Même si le théâtre écrit et joué au Luxembourg connaît une tradition qui remonte aux mystères montrés dans les églises et au théâtre érudit des collèges jésuites du 16e et 17e siècle, il faut attendre, premièrement, l’arrivée d’une poignée d’auteurs qui écrivent des pièces en luxembourgeois – souvent du vaudeville et des opérettes, du même type de ceux qu’on trouvait sur les scènes de boulevard dans les grands pays voisins – vers le milieu et la fin du 19e siècle, comme Edmond de la Fontaine, dit Dicks, Batty Weber, ou encore Max Goergen, et, deuxièmement, la mise en place d’une infrastructure professionnelle, dans la deuxième moitié du 20e siècle, pour que se développe un véritable secteur du spectacle vivant au Luxembourg.

Lieux et institutions

Aujourd’hui ce secteur du théâtre peut être décrit comme suit : Sur le territoire du Luxembourg, il y a six théâtres.

Deux théâtres municipaux, ce qu’on appelle en allemand des Stadttheater, qui sont :

• Premièrement, Les Théâtres de la Ville de Luxembourg (qui regroupent en une seule institution le Grand Théâtre, au Rond-Point Schuman, et le Théâtre des Capucins, dans la rue du même nom, dans la zone piétonne du centre de Luxembourg Ville). Tom Leick-Burns dirige des Théâtres de la Ville, avec sa directrice adjointe Anne Legill.
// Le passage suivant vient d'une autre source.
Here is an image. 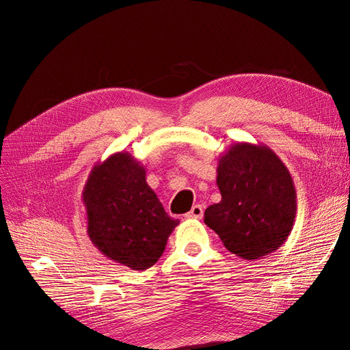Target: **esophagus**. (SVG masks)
<instances>
[{
  "label": "esophagus",
  "instance_id": "1",
  "mask_svg": "<svg viewBox=\"0 0 350 350\" xmlns=\"http://www.w3.org/2000/svg\"><path fill=\"white\" fill-rule=\"evenodd\" d=\"M203 215H204V208L201 204H194L191 211H188L187 213V217L188 219H203Z\"/></svg>",
  "mask_w": 350,
  "mask_h": 350
}]
</instances>
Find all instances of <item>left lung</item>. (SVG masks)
I'll use <instances>...</instances> for the list:
<instances>
[{
    "mask_svg": "<svg viewBox=\"0 0 350 350\" xmlns=\"http://www.w3.org/2000/svg\"><path fill=\"white\" fill-rule=\"evenodd\" d=\"M221 200L204 211L228 251L257 260L279 250L293 229L296 191L288 167L266 144L237 142L219 157Z\"/></svg>",
    "mask_w": 350,
    "mask_h": 350,
    "instance_id": "1",
    "label": "left lung"
}]
</instances>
• le Théâtre Municipal d’Esch-sur-Alzette, située dans la rue de l’Alzette de la ville d’Esch. Carole Lorang est la directrice du théâtre d’Esch.

Les théâtres municipaux sont des théâtres publics, financés en majeure partie par la commune dans laquelle ils sont implantés. Comme tous les théâtres luxembourgeois, mais contrairement aux Stadttheateren Allemagne (ou dans d’autres pays germanophones, où les théâtres fonctionnent par un système d’ensemble et de répertoire), les théâtres municipaux connaissent un système d’exploitation qu’on appelle le système « en-suite », ce qui veut dire que les artistes qui y travaillent sont tous indépendants/intermittents du spectacle, sous contrat de façon ponctuelle, le temps d’un projet. Pour chaque production, le théâtre forme donc une équipe autour d’un metteur en scène, qui est souvent le porteur du projet, et après la dernière représentation, l’équipe se dissout afin de poursuivre d’autres projets.
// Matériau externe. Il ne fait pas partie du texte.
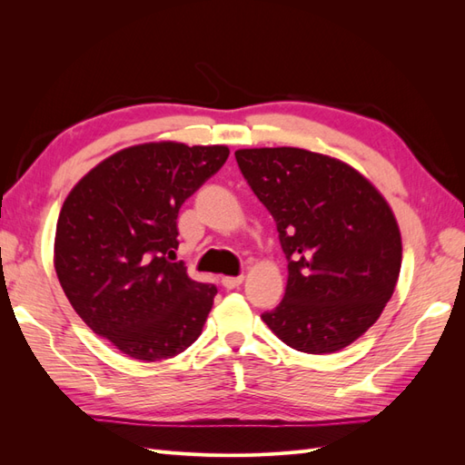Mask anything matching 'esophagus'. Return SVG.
I'll use <instances>...</instances> for the list:
<instances>
[{
	"label": "esophagus",
	"instance_id": "obj_1",
	"mask_svg": "<svg viewBox=\"0 0 465 465\" xmlns=\"http://www.w3.org/2000/svg\"><path fill=\"white\" fill-rule=\"evenodd\" d=\"M242 281H244L242 275H238V277H229V275H227V277L221 279V283H223L224 289H236V287L242 285Z\"/></svg>",
	"mask_w": 465,
	"mask_h": 465
}]
</instances>
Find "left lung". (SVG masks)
Wrapping results in <instances>:
<instances>
[{"instance_id":"left-lung-1","label":"left lung","mask_w":465,"mask_h":465,"mask_svg":"<svg viewBox=\"0 0 465 465\" xmlns=\"http://www.w3.org/2000/svg\"><path fill=\"white\" fill-rule=\"evenodd\" d=\"M234 157L289 262L285 297L262 320L302 353L351 345L382 314L400 277L401 234L384 195L322 153L260 147Z\"/></svg>"}]
</instances>
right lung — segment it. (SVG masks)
Returning a JSON list of instances; mask_svg holds the SVG:
<instances>
[{"instance_id": "add662e5", "label": "right lung", "mask_w": 465, "mask_h": 465, "mask_svg": "<svg viewBox=\"0 0 465 465\" xmlns=\"http://www.w3.org/2000/svg\"><path fill=\"white\" fill-rule=\"evenodd\" d=\"M229 153L227 145H134L98 163L65 198L55 273L81 320L124 355L171 359L200 337L217 287L173 262L176 219Z\"/></svg>"}]
</instances>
Dans un système « en-suite » comme celui du Luxembourg, les pièces au programme ne sont souvent montrées qu’au cours d’une seule saison, même si elles ont connu un grand succès. Il est difficile, dans ce système, de prolonger une pièce à succès, car souvent les artistes qui composent l’équipe ont d’autres engagements par la suite.

Régulièrement, la question du besoin d’un système de répertoire et d’ensembles fixes se pose au Luxembourg, provoquée par une frustration qui vient du nombre peu élevé de dates de représentations des créations nationales, mais dans un pays où le nombre de comédiennes et de comédiens ne dépasse pas la quarantaine, créer un ensemble ne serait pas sans problèmes évidents, comme ceux de l’exclusivité contractuelle ou des langues de jeu.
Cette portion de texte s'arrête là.